Le chasseur fit un signe d’assentiment.

L’Indien appela sa femme : tous deux, après avoir pris congé des aventuriers, s’éloignèrent.

Aussitôt que le chef eut disparu, le chasseur fit à son tour ses adieux à ses amis. C’était peut-être la dernière fois qu’il les voyait. Qui pouvait prévoir le sort qui lui était réservé au milieu des Indiens farouches aux mains desquels il allait se livrer sans défense ?

— Je vous accompagnerai jusqu’à la lisière de la forêt, lui dit don Miguel, afin de bien me rendre compte des moyens que je pourrai employer afin d’être à portée d’accourir à votre premier signal.

— Venez, lui dit laconiquement le chasseur.

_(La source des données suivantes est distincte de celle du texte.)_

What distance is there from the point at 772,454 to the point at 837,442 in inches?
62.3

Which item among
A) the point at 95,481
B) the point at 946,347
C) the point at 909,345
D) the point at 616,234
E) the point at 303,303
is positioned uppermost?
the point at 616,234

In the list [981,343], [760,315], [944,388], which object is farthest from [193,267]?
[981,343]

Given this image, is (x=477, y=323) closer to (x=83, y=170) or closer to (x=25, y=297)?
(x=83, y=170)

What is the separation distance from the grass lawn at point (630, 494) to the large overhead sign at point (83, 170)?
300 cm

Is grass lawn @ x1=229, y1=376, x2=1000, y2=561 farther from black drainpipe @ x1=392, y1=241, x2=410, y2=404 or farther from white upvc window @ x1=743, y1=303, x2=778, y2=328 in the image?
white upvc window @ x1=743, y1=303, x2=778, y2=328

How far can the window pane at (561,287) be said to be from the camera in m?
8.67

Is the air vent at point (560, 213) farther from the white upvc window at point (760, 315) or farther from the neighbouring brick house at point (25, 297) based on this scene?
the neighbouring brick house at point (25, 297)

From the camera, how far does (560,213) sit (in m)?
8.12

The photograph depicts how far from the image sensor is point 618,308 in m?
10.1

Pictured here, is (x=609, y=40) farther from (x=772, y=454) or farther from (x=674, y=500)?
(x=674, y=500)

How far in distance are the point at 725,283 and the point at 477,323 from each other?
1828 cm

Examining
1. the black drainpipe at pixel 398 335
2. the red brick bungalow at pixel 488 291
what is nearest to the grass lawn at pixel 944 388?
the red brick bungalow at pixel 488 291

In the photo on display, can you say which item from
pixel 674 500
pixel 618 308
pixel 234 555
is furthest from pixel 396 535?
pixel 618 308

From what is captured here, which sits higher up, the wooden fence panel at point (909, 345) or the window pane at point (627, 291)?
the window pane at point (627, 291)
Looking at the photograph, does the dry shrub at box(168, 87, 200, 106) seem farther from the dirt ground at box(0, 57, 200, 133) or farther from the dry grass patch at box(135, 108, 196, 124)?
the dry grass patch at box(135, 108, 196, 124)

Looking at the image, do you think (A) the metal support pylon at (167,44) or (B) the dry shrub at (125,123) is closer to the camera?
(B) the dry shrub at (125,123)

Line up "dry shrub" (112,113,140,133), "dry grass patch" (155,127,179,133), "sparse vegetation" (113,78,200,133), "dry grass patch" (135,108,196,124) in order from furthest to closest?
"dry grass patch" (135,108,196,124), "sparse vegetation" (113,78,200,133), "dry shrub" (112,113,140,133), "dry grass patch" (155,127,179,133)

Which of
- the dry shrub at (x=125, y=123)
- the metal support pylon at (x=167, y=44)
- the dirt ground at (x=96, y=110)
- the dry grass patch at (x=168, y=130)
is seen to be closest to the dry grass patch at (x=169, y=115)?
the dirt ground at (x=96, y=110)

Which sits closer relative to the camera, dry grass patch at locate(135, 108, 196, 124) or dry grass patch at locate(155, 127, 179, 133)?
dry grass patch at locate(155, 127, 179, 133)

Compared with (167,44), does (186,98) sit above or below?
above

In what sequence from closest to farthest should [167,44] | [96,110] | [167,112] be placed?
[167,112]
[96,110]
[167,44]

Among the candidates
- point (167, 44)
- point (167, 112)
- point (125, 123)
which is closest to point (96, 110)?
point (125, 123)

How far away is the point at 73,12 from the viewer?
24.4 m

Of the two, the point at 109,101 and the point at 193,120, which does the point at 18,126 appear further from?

Ils partirent suivis par les vœux de tous leurs compagnons, qui voyaient s’éloigner Bon-Affût avec un sentiment de tristesse et une anxiété inexprimable.

Les deux hommes marchaient côte à côte sans échanger une parole ; le Canadien était plongé dans de profondes réflexions ; don Miguel, lui, semblait en proie à une émotion dont il ne parvenait pas à se rendre maître. Il arrivèrent ainsi jusqu’aux derniers arbres de la forêt.

Le chasseur s’arrêta.

— C’est ici que nous devons nous quitter, dit-il à son compagnon.

— C’est vrai, murmura le jeune homme, en jetant un regard triste autour de lui. Et il se tut.